Verder neemt de rechtbank eisers financiële situatie in aanmerking. Tussen partijen is niet in geschil en ook de rechtbank neemt aan dat de  financiële situatie van eisers bedrijf zeer zorgwekkend is. Op de zitting heeft eiser toegelicht dat de bank zich heeft teruggetrokken, dat er een flinke crediteurenpost is en dat iedere vordering de laatste druppel kan zijn.’ Tot slot acht de rechtbank van belang dat de ernst van de overtreding beperkt is, omdat het een eenmalige overtreding betreft. Niet gebleken is dat eiser zich bewust, stelselmatig en/of heimelijk aan de bepalingen van de Msw heeft geprobeerd te onttrekken.

De rechtbank sluit af met de constatering dat de rechtbank in voormelde omstandigheden, in hun onderlinge samenhang beschouwd, aanleiding ziet de boete te matigen tot een bedrag van 9.000 euro, waar deze ruim 40.000 euro was en RVO daarvoor de boete al had gematigd tot ruim 20.000 euro vanwege betalingsonmacht (50% matiging).

Inmiddels heeft dezelfde rechtbank Zeeland-West-Brabant in uitspraak (ECLI:NL:RBZWB:2023:3164) waarin door de eiser naar de eerder genoemde uitspraak werd verwezen toch weer anders geoordeeld. In deze uitspraak legt de rechtbank enkel en alleen de nadruk op de betalingsonmacht van eiser in de eerstgenoemde zaak en wordt het boetebedrag  vervolgens niet gematigd.
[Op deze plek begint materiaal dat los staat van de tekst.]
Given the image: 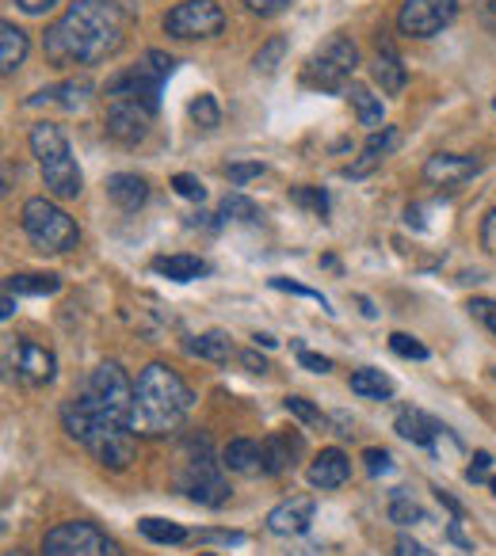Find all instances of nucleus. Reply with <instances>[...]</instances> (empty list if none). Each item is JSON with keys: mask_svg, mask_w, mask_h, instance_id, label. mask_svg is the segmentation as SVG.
I'll return each instance as SVG.
<instances>
[{"mask_svg": "<svg viewBox=\"0 0 496 556\" xmlns=\"http://www.w3.org/2000/svg\"><path fill=\"white\" fill-rule=\"evenodd\" d=\"M225 27V12L218 0H179L176 9L164 12V31L172 39H214Z\"/></svg>", "mask_w": 496, "mask_h": 556, "instance_id": "nucleus-11", "label": "nucleus"}, {"mask_svg": "<svg viewBox=\"0 0 496 556\" xmlns=\"http://www.w3.org/2000/svg\"><path fill=\"white\" fill-rule=\"evenodd\" d=\"M240 363H245L252 374H268V370H272V366H268V358H257L252 351H245V355H240Z\"/></svg>", "mask_w": 496, "mask_h": 556, "instance_id": "nucleus-51", "label": "nucleus"}, {"mask_svg": "<svg viewBox=\"0 0 496 556\" xmlns=\"http://www.w3.org/2000/svg\"><path fill=\"white\" fill-rule=\"evenodd\" d=\"M389 348H394V355H401V358H427V348L420 340H412V336H405V332H394L389 336Z\"/></svg>", "mask_w": 496, "mask_h": 556, "instance_id": "nucleus-40", "label": "nucleus"}, {"mask_svg": "<svg viewBox=\"0 0 496 556\" xmlns=\"http://www.w3.org/2000/svg\"><path fill=\"white\" fill-rule=\"evenodd\" d=\"M240 4H245L248 12H257V16H280L290 0H240Z\"/></svg>", "mask_w": 496, "mask_h": 556, "instance_id": "nucleus-45", "label": "nucleus"}, {"mask_svg": "<svg viewBox=\"0 0 496 556\" xmlns=\"http://www.w3.org/2000/svg\"><path fill=\"white\" fill-rule=\"evenodd\" d=\"M348 100H351V108H356V115H359V126H371V130H379V126H382V96H374L367 85H356V80H351Z\"/></svg>", "mask_w": 496, "mask_h": 556, "instance_id": "nucleus-29", "label": "nucleus"}, {"mask_svg": "<svg viewBox=\"0 0 496 556\" xmlns=\"http://www.w3.org/2000/svg\"><path fill=\"white\" fill-rule=\"evenodd\" d=\"M371 77L379 80V88L386 96H397L405 85H409V73H405L401 54L394 50V42L382 39L379 35V50H374V65H371Z\"/></svg>", "mask_w": 496, "mask_h": 556, "instance_id": "nucleus-19", "label": "nucleus"}, {"mask_svg": "<svg viewBox=\"0 0 496 556\" xmlns=\"http://www.w3.org/2000/svg\"><path fill=\"white\" fill-rule=\"evenodd\" d=\"M488 469H493V454H488V450H478V454H473V465L466 469V480H470V484H481V480H488Z\"/></svg>", "mask_w": 496, "mask_h": 556, "instance_id": "nucleus-42", "label": "nucleus"}, {"mask_svg": "<svg viewBox=\"0 0 496 556\" xmlns=\"http://www.w3.org/2000/svg\"><path fill=\"white\" fill-rule=\"evenodd\" d=\"M222 465L230 472H260V442L252 439H233L222 450Z\"/></svg>", "mask_w": 496, "mask_h": 556, "instance_id": "nucleus-27", "label": "nucleus"}, {"mask_svg": "<svg viewBox=\"0 0 496 556\" xmlns=\"http://www.w3.org/2000/svg\"><path fill=\"white\" fill-rule=\"evenodd\" d=\"M96 85L88 77H73V80H62V85H50L42 88V92L27 96V108H47V103H54V108H65V111H77L85 108L88 100H92Z\"/></svg>", "mask_w": 496, "mask_h": 556, "instance_id": "nucleus-18", "label": "nucleus"}, {"mask_svg": "<svg viewBox=\"0 0 496 556\" xmlns=\"http://www.w3.org/2000/svg\"><path fill=\"white\" fill-rule=\"evenodd\" d=\"M298 363H302L306 370H313V374H328V370H333V363H328L325 355H318V351H306L302 343H298Z\"/></svg>", "mask_w": 496, "mask_h": 556, "instance_id": "nucleus-44", "label": "nucleus"}, {"mask_svg": "<svg viewBox=\"0 0 496 556\" xmlns=\"http://www.w3.org/2000/svg\"><path fill=\"white\" fill-rule=\"evenodd\" d=\"M225 176H230L233 184H248V179L264 176V164H230V168H225Z\"/></svg>", "mask_w": 496, "mask_h": 556, "instance_id": "nucleus-47", "label": "nucleus"}, {"mask_svg": "<svg viewBox=\"0 0 496 556\" xmlns=\"http://www.w3.org/2000/svg\"><path fill=\"white\" fill-rule=\"evenodd\" d=\"M478 4H481V12H485V20L496 24V0H478Z\"/></svg>", "mask_w": 496, "mask_h": 556, "instance_id": "nucleus-53", "label": "nucleus"}, {"mask_svg": "<svg viewBox=\"0 0 496 556\" xmlns=\"http://www.w3.org/2000/svg\"><path fill=\"white\" fill-rule=\"evenodd\" d=\"M32 153L39 156V168H42V184H47L50 199H80L85 191V176H80V164L70 149V138L58 123H35L32 134Z\"/></svg>", "mask_w": 496, "mask_h": 556, "instance_id": "nucleus-4", "label": "nucleus"}, {"mask_svg": "<svg viewBox=\"0 0 496 556\" xmlns=\"http://www.w3.org/2000/svg\"><path fill=\"white\" fill-rule=\"evenodd\" d=\"M478 172H481V161L466 153H435V156H427V164H424V179L432 187H462V184H470Z\"/></svg>", "mask_w": 496, "mask_h": 556, "instance_id": "nucleus-16", "label": "nucleus"}, {"mask_svg": "<svg viewBox=\"0 0 496 556\" xmlns=\"http://www.w3.org/2000/svg\"><path fill=\"white\" fill-rule=\"evenodd\" d=\"M191 541H214V545H245V533H237V530H199V533H191Z\"/></svg>", "mask_w": 496, "mask_h": 556, "instance_id": "nucleus-41", "label": "nucleus"}, {"mask_svg": "<svg viewBox=\"0 0 496 556\" xmlns=\"http://www.w3.org/2000/svg\"><path fill=\"white\" fill-rule=\"evenodd\" d=\"M4 366H9V378H16L20 386H27V389L50 386L58 374L54 351L35 340H9V348H4Z\"/></svg>", "mask_w": 496, "mask_h": 556, "instance_id": "nucleus-12", "label": "nucleus"}, {"mask_svg": "<svg viewBox=\"0 0 496 556\" xmlns=\"http://www.w3.org/2000/svg\"><path fill=\"white\" fill-rule=\"evenodd\" d=\"M187 115H191V123L199 126V130H218V126H222V111H218V100L210 92L195 96Z\"/></svg>", "mask_w": 496, "mask_h": 556, "instance_id": "nucleus-32", "label": "nucleus"}, {"mask_svg": "<svg viewBox=\"0 0 496 556\" xmlns=\"http://www.w3.org/2000/svg\"><path fill=\"white\" fill-rule=\"evenodd\" d=\"M187 355H195V358H207V363H230L233 358V340L225 332H202V336H195L191 343H187Z\"/></svg>", "mask_w": 496, "mask_h": 556, "instance_id": "nucleus-26", "label": "nucleus"}, {"mask_svg": "<svg viewBox=\"0 0 496 556\" xmlns=\"http://www.w3.org/2000/svg\"><path fill=\"white\" fill-rule=\"evenodd\" d=\"M283 54H287V39H283V35H275V39H268L264 47L257 50V58H252V70L257 73H275L283 65Z\"/></svg>", "mask_w": 496, "mask_h": 556, "instance_id": "nucleus-34", "label": "nucleus"}, {"mask_svg": "<svg viewBox=\"0 0 496 556\" xmlns=\"http://www.w3.org/2000/svg\"><path fill=\"white\" fill-rule=\"evenodd\" d=\"M138 530L146 533L153 545H184V541H191V533H187L179 522H169V518H153V515L141 518Z\"/></svg>", "mask_w": 496, "mask_h": 556, "instance_id": "nucleus-31", "label": "nucleus"}, {"mask_svg": "<svg viewBox=\"0 0 496 556\" xmlns=\"http://www.w3.org/2000/svg\"><path fill=\"white\" fill-rule=\"evenodd\" d=\"M488 488H493V495H496V477H493V480H488Z\"/></svg>", "mask_w": 496, "mask_h": 556, "instance_id": "nucleus-56", "label": "nucleus"}, {"mask_svg": "<svg viewBox=\"0 0 496 556\" xmlns=\"http://www.w3.org/2000/svg\"><path fill=\"white\" fill-rule=\"evenodd\" d=\"M257 202L245 199V194H225L222 206H218V222H257Z\"/></svg>", "mask_w": 496, "mask_h": 556, "instance_id": "nucleus-33", "label": "nucleus"}, {"mask_svg": "<svg viewBox=\"0 0 496 556\" xmlns=\"http://www.w3.org/2000/svg\"><path fill=\"white\" fill-rule=\"evenodd\" d=\"M272 287L275 290H290V294H298V298H313V302H321L328 309V302L318 294V290H306V287H295V282H287V278H272Z\"/></svg>", "mask_w": 496, "mask_h": 556, "instance_id": "nucleus-49", "label": "nucleus"}, {"mask_svg": "<svg viewBox=\"0 0 496 556\" xmlns=\"http://www.w3.org/2000/svg\"><path fill=\"white\" fill-rule=\"evenodd\" d=\"M172 58L161 54V50H149L146 58H141L134 70L119 73L115 80L108 85V100H134L141 103V108H149L157 115V108H161V88L164 80L172 77Z\"/></svg>", "mask_w": 496, "mask_h": 556, "instance_id": "nucleus-8", "label": "nucleus"}, {"mask_svg": "<svg viewBox=\"0 0 496 556\" xmlns=\"http://www.w3.org/2000/svg\"><path fill=\"white\" fill-rule=\"evenodd\" d=\"M466 313H470V317L496 340V302L493 298H470V302H466Z\"/></svg>", "mask_w": 496, "mask_h": 556, "instance_id": "nucleus-36", "label": "nucleus"}, {"mask_svg": "<svg viewBox=\"0 0 496 556\" xmlns=\"http://www.w3.org/2000/svg\"><path fill=\"white\" fill-rule=\"evenodd\" d=\"M20 225H24L27 240H32L39 252L62 255V252H73V248L80 244L77 222H73V217L65 214L54 199H47V194H35V199L24 202V210H20Z\"/></svg>", "mask_w": 496, "mask_h": 556, "instance_id": "nucleus-6", "label": "nucleus"}, {"mask_svg": "<svg viewBox=\"0 0 496 556\" xmlns=\"http://www.w3.org/2000/svg\"><path fill=\"white\" fill-rule=\"evenodd\" d=\"M394 431L401 434L405 442H412V446H427V450H439V439L447 434V427L435 424L427 412H417V408H405L401 416H397Z\"/></svg>", "mask_w": 496, "mask_h": 556, "instance_id": "nucleus-21", "label": "nucleus"}, {"mask_svg": "<svg viewBox=\"0 0 496 556\" xmlns=\"http://www.w3.org/2000/svg\"><path fill=\"white\" fill-rule=\"evenodd\" d=\"M77 396L88 404V412H92L96 419H103V424H115V427L134 424V386L119 363L96 366V370L88 374L85 386H80Z\"/></svg>", "mask_w": 496, "mask_h": 556, "instance_id": "nucleus-5", "label": "nucleus"}, {"mask_svg": "<svg viewBox=\"0 0 496 556\" xmlns=\"http://www.w3.org/2000/svg\"><path fill=\"white\" fill-rule=\"evenodd\" d=\"M458 16V0H405L397 27L409 39H432Z\"/></svg>", "mask_w": 496, "mask_h": 556, "instance_id": "nucleus-13", "label": "nucleus"}, {"mask_svg": "<svg viewBox=\"0 0 496 556\" xmlns=\"http://www.w3.org/2000/svg\"><path fill=\"white\" fill-rule=\"evenodd\" d=\"M126 42V16L115 0H73L70 9L47 27L42 54L58 70L100 65Z\"/></svg>", "mask_w": 496, "mask_h": 556, "instance_id": "nucleus-1", "label": "nucleus"}, {"mask_svg": "<svg viewBox=\"0 0 496 556\" xmlns=\"http://www.w3.org/2000/svg\"><path fill=\"white\" fill-rule=\"evenodd\" d=\"M4 556H32V553H24V548H9Z\"/></svg>", "mask_w": 496, "mask_h": 556, "instance_id": "nucleus-55", "label": "nucleus"}, {"mask_svg": "<svg viewBox=\"0 0 496 556\" xmlns=\"http://www.w3.org/2000/svg\"><path fill=\"white\" fill-rule=\"evenodd\" d=\"M199 556H214V553H199Z\"/></svg>", "mask_w": 496, "mask_h": 556, "instance_id": "nucleus-57", "label": "nucleus"}, {"mask_svg": "<svg viewBox=\"0 0 496 556\" xmlns=\"http://www.w3.org/2000/svg\"><path fill=\"white\" fill-rule=\"evenodd\" d=\"M149 123H153V111L141 108V103L108 100V118H103V126H108V138H115L119 146H138V141H146Z\"/></svg>", "mask_w": 496, "mask_h": 556, "instance_id": "nucleus-14", "label": "nucleus"}, {"mask_svg": "<svg viewBox=\"0 0 496 556\" xmlns=\"http://www.w3.org/2000/svg\"><path fill=\"white\" fill-rule=\"evenodd\" d=\"M363 462H367V472L371 477H382V472H389V465H394V457H389V450H363Z\"/></svg>", "mask_w": 496, "mask_h": 556, "instance_id": "nucleus-43", "label": "nucleus"}, {"mask_svg": "<svg viewBox=\"0 0 496 556\" xmlns=\"http://www.w3.org/2000/svg\"><path fill=\"white\" fill-rule=\"evenodd\" d=\"M389 522H397V526L424 522V510L417 507V500H412L409 492H401V488H397L394 500H389Z\"/></svg>", "mask_w": 496, "mask_h": 556, "instance_id": "nucleus-35", "label": "nucleus"}, {"mask_svg": "<svg viewBox=\"0 0 496 556\" xmlns=\"http://www.w3.org/2000/svg\"><path fill=\"white\" fill-rule=\"evenodd\" d=\"M222 457L210 454L207 439H191L184 457V472H179V492L199 507H222L230 500V480H225Z\"/></svg>", "mask_w": 496, "mask_h": 556, "instance_id": "nucleus-7", "label": "nucleus"}, {"mask_svg": "<svg viewBox=\"0 0 496 556\" xmlns=\"http://www.w3.org/2000/svg\"><path fill=\"white\" fill-rule=\"evenodd\" d=\"M27 50H32L27 35L20 31L16 24H9V20H4V24H0V73H4V77H12V73L27 62Z\"/></svg>", "mask_w": 496, "mask_h": 556, "instance_id": "nucleus-25", "label": "nucleus"}, {"mask_svg": "<svg viewBox=\"0 0 496 556\" xmlns=\"http://www.w3.org/2000/svg\"><path fill=\"white\" fill-rule=\"evenodd\" d=\"M481 248H485L488 255H496V206L485 214V222H481Z\"/></svg>", "mask_w": 496, "mask_h": 556, "instance_id": "nucleus-48", "label": "nucleus"}, {"mask_svg": "<svg viewBox=\"0 0 496 556\" xmlns=\"http://www.w3.org/2000/svg\"><path fill=\"white\" fill-rule=\"evenodd\" d=\"M348 477H351V457L344 454V450L328 446V450H321V454L313 457V465H310V484L321 488V492H333V488L348 484Z\"/></svg>", "mask_w": 496, "mask_h": 556, "instance_id": "nucleus-20", "label": "nucleus"}, {"mask_svg": "<svg viewBox=\"0 0 496 556\" xmlns=\"http://www.w3.org/2000/svg\"><path fill=\"white\" fill-rule=\"evenodd\" d=\"M302 454V439L287 431H275L260 442V472L268 477H283V472L295 469V457Z\"/></svg>", "mask_w": 496, "mask_h": 556, "instance_id": "nucleus-17", "label": "nucleus"}, {"mask_svg": "<svg viewBox=\"0 0 496 556\" xmlns=\"http://www.w3.org/2000/svg\"><path fill=\"white\" fill-rule=\"evenodd\" d=\"M153 270H157V275L169 278V282H195V278L210 275V263L202 260V255L176 252V255H157Z\"/></svg>", "mask_w": 496, "mask_h": 556, "instance_id": "nucleus-24", "label": "nucleus"}, {"mask_svg": "<svg viewBox=\"0 0 496 556\" xmlns=\"http://www.w3.org/2000/svg\"><path fill=\"white\" fill-rule=\"evenodd\" d=\"M195 393L172 366L149 363L134 386V431L138 434H169L187 419Z\"/></svg>", "mask_w": 496, "mask_h": 556, "instance_id": "nucleus-2", "label": "nucleus"}, {"mask_svg": "<svg viewBox=\"0 0 496 556\" xmlns=\"http://www.w3.org/2000/svg\"><path fill=\"white\" fill-rule=\"evenodd\" d=\"M290 199H295L298 206H310L318 217L328 214V194L321 191V187H295V191H290Z\"/></svg>", "mask_w": 496, "mask_h": 556, "instance_id": "nucleus-38", "label": "nucleus"}, {"mask_svg": "<svg viewBox=\"0 0 496 556\" xmlns=\"http://www.w3.org/2000/svg\"><path fill=\"white\" fill-rule=\"evenodd\" d=\"M172 191H176L179 199H187V202H202V199H207V187L199 184V176H187V172L172 176Z\"/></svg>", "mask_w": 496, "mask_h": 556, "instance_id": "nucleus-39", "label": "nucleus"}, {"mask_svg": "<svg viewBox=\"0 0 496 556\" xmlns=\"http://www.w3.org/2000/svg\"><path fill=\"white\" fill-rule=\"evenodd\" d=\"M62 427H65L70 439H77L80 446H85L88 454L103 465V469L123 472L126 465L134 462V450L138 446H134L131 427H115V424L96 419L80 396H70V401L62 404Z\"/></svg>", "mask_w": 496, "mask_h": 556, "instance_id": "nucleus-3", "label": "nucleus"}, {"mask_svg": "<svg viewBox=\"0 0 496 556\" xmlns=\"http://www.w3.org/2000/svg\"><path fill=\"white\" fill-rule=\"evenodd\" d=\"M12 313H16V302H12V290H4V309H0V317L12 320Z\"/></svg>", "mask_w": 496, "mask_h": 556, "instance_id": "nucleus-52", "label": "nucleus"}, {"mask_svg": "<svg viewBox=\"0 0 496 556\" xmlns=\"http://www.w3.org/2000/svg\"><path fill=\"white\" fill-rule=\"evenodd\" d=\"M108 199L115 202L119 210L134 214V210L146 206L149 184H146L141 176H134V172H115V176H108Z\"/></svg>", "mask_w": 496, "mask_h": 556, "instance_id": "nucleus-23", "label": "nucleus"}, {"mask_svg": "<svg viewBox=\"0 0 496 556\" xmlns=\"http://www.w3.org/2000/svg\"><path fill=\"white\" fill-rule=\"evenodd\" d=\"M39 556H123L115 538L100 530L96 522H62L47 530Z\"/></svg>", "mask_w": 496, "mask_h": 556, "instance_id": "nucleus-10", "label": "nucleus"}, {"mask_svg": "<svg viewBox=\"0 0 496 556\" xmlns=\"http://www.w3.org/2000/svg\"><path fill=\"white\" fill-rule=\"evenodd\" d=\"M313 510H318L313 495H290L280 507L268 510V530H272L275 538H302L313 522Z\"/></svg>", "mask_w": 496, "mask_h": 556, "instance_id": "nucleus-15", "label": "nucleus"}, {"mask_svg": "<svg viewBox=\"0 0 496 556\" xmlns=\"http://www.w3.org/2000/svg\"><path fill=\"white\" fill-rule=\"evenodd\" d=\"M359 70V47L348 35H333L318 54L306 62L302 80L321 92H348L351 73Z\"/></svg>", "mask_w": 496, "mask_h": 556, "instance_id": "nucleus-9", "label": "nucleus"}, {"mask_svg": "<svg viewBox=\"0 0 496 556\" xmlns=\"http://www.w3.org/2000/svg\"><path fill=\"white\" fill-rule=\"evenodd\" d=\"M283 408H287L290 416H295L298 424H306V427H321V424H325V416H321V412L313 408L306 396H287V401H283Z\"/></svg>", "mask_w": 496, "mask_h": 556, "instance_id": "nucleus-37", "label": "nucleus"}, {"mask_svg": "<svg viewBox=\"0 0 496 556\" xmlns=\"http://www.w3.org/2000/svg\"><path fill=\"white\" fill-rule=\"evenodd\" d=\"M351 393L363 396V401H389L394 396V381L386 378L382 370H356L351 374Z\"/></svg>", "mask_w": 496, "mask_h": 556, "instance_id": "nucleus-28", "label": "nucleus"}, {"mask_svg": "<svg viewBox=\"0 0 496 556\" xmlns=\"http://www.w3.org/2000/svg\"><path fill=\"white\" fill-rule=\"evenodd\" d=\"M394 556H435L427 545H420L417 538H409V533H401L397 538V545H394Z\"/></svg>", "mask_w": 496, "mask_h": 556, "instance_id": "nucleus-46", "label": "nucleus"}, {"mask_svg": "<svg viewBox=\"0 0 496 556\" xmlns=\"http://www.w3.org/2000/svg\"><path fill=\"white\" fill-rule=\"evenodd\" d=\"M4 290L12 294H32V298H50L62 290V278L58 275H9Z\"/></svg>", "mask_w": 496, "mask_h": 556, "instance_id": "nucleus-30", "label": "nucleus"}, {"mask_svg": "<svg viewBox=\"0 0 496 556\" xmlns=\"http://www.w3.org/2000/svg\"><path fill=\"white\" fill-rule=\"evenodd\" d=\"M275 343H280V340H275V336H268V332L257 336V348H275Z\"/></svg>", "mask_w": 496, "mask_h": 556, "instance_id": "nucleus-54", "label": "nucleus"}, {"mask_svg": "<svg viewBox=\"0 0 496 556\" xmlns=\"http://www.w3.org/2000/svg\"><path fill=\"white\" fill-rule=\"evenodd\" d=\"M54 4L58 0H16V9L27 12V16H42V12H50Z\"/></svg>", "mask_w": 496, "mask_h": 556, "instance_id": "nucleus-50", "label": "nucleus"}, {"mask_svg": "<svg viewBox=\"0 0 496 556\" xmlns=\"http://www.w3.org/2000/svg\"><path fill=\"white\" fill-rule=\"evenodd\" d=\"M394 146H397V130H394V126H382V130H374L371 138H367L359 161L348 164V168H344V176H356V179L359 176H371V172L379 168V164L386 161L389 153H394Z\"/></svg>", "mask_w": 496, "mask_h": 556, "instance_id": "nucleus-22", "label": "nucleus"}]
</instances>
Daarmee gaat de rechtbank in de tweede uitspraak ((ECLI:NL:RBZWB:2023:3164)), volledig voorbij gaat aan hetgeen de rechtbank in de eerste uitspraak  ECLI:NL:RBZWB:2022:3853 heeft overwogen onder rechtsoverweging 3.16. Mijns inziens ligt de kern van het betoogde in die zaak  ook in het gestelde onder rechtsoverweging 3.16 en niet alleen in de financiële situatie van de eiser in de eerste uitspraak. Dat de betalingsonmacht reden was voor een additionele matiging die specifiek is voor deze zaak kan ik volgen, maar niet dat hetgeen de rechtbank heeft overwogen met betrekking tot het onverkort opleggen van de boete voor dat deel van de overschrijding dat wordt veroorzaakt door het intrekken van de derogatievergunning, in het geheel niet wordt meegenomen.

Inmiddels is in beide zaken hoger beroep ingesteld. In de eerst zaak door verweerder (RVO) in de tweede zaak door de eiser. Wordt dus vervolgd, maar vooralsnog geldt dat bij intrekken van de derogatievergunning de boete over het verschil tussen de gebruiksnorm onder derogatie en de reguliere gebruiksnorm voor dierlijke mest onverkort wordt opgelegd.